Problem to work on >>
Give every line of the data again, unchanged, but with no pictures.

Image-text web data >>
══════
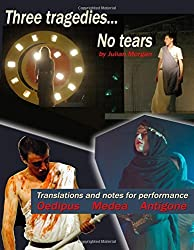 Three tragedies... No tears by Julian Morgan (2014-05-04)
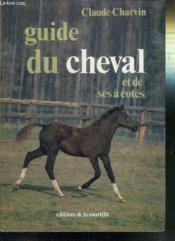 Guide Du Cheval Et De Ses A-Cotes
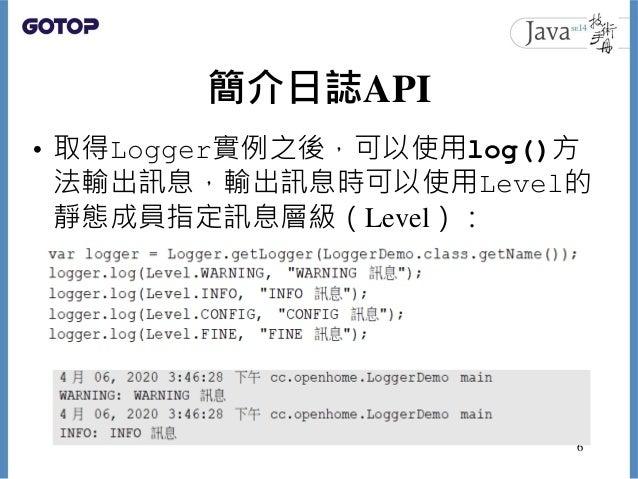 簡介日誌API • 取得Logger實例之後,可以使用log()方 法輸出訊息,輸出訊息時可以使用Level的 靜態成員指定訊息層級(Level): 6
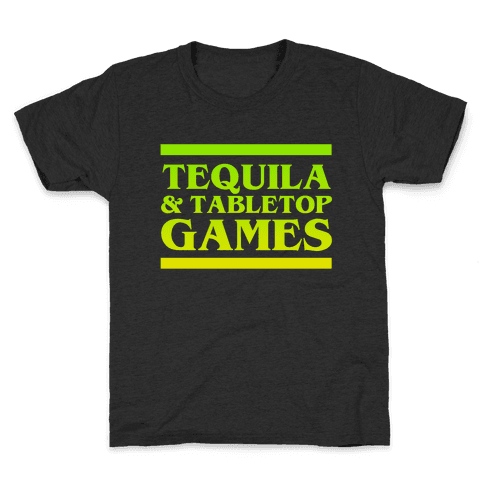Tequila & Tabletop Games Kids T-Shirt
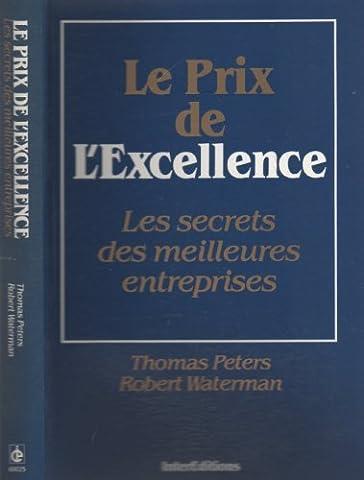 Le Prix De L Excellence Peters Waterman - Prix de l'excellence (le) by Tom Peters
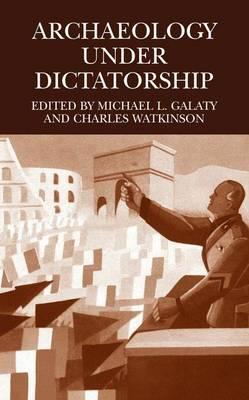 Archaeology Under Dictatorship (Hardback)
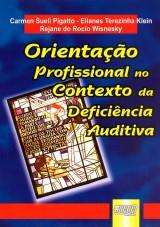 Capa do livro: Orientação Profissional no Contexto da Deficiência Auditiva, Carmen Sueli Pigatto - Elianes Terezinha Klein - Rejane do R Wisnesky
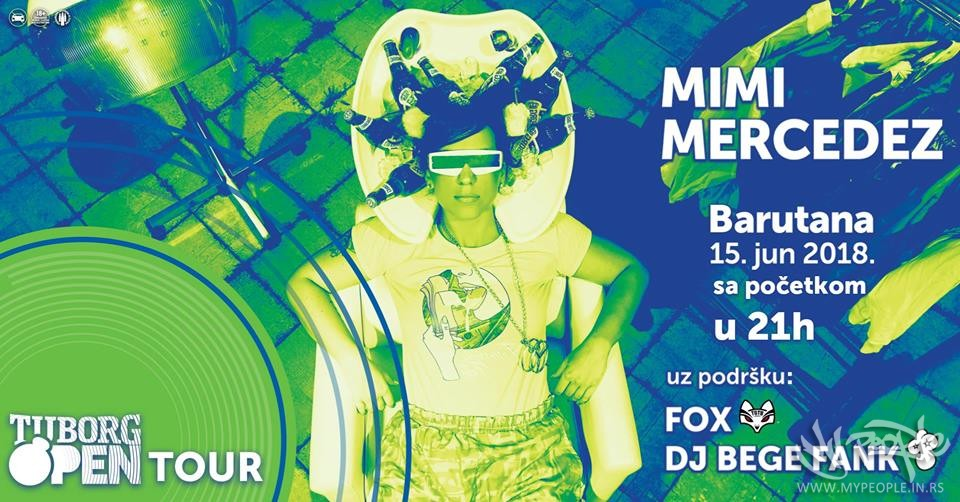 Tuborg Open Tour w/ Mimi Mercedez @ Barutana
══════
Task solution >>
 Three tragedies... No tears by Julian Morgan (2014-05-04)
 Guide Du Cheval Et De Ses A-Cotes
 簡介日誌API • 取得Logger實例之後,可以使用log()方 法輸出訊息,輸出訊息時可以使用Level的 靜態成員指定訊息層級(Level): 6
Tequila & Tabletop Games Kids T-Shirt
 Le Prix De L Excellence Peters Waterman - Prix de l'excellence (le) by Tom Peters
 Archaeology Under Dictatorship (Hardback)
 Capa do livro: Orientação Profissional no Contexto da Deficiência Auditiva, Carmen Sueli Pigatto - Elianes Terezinha Klein - Rejane do R Wisnesky
 Tuborg Open Tour w/ Mimi Mercedez @ Barutana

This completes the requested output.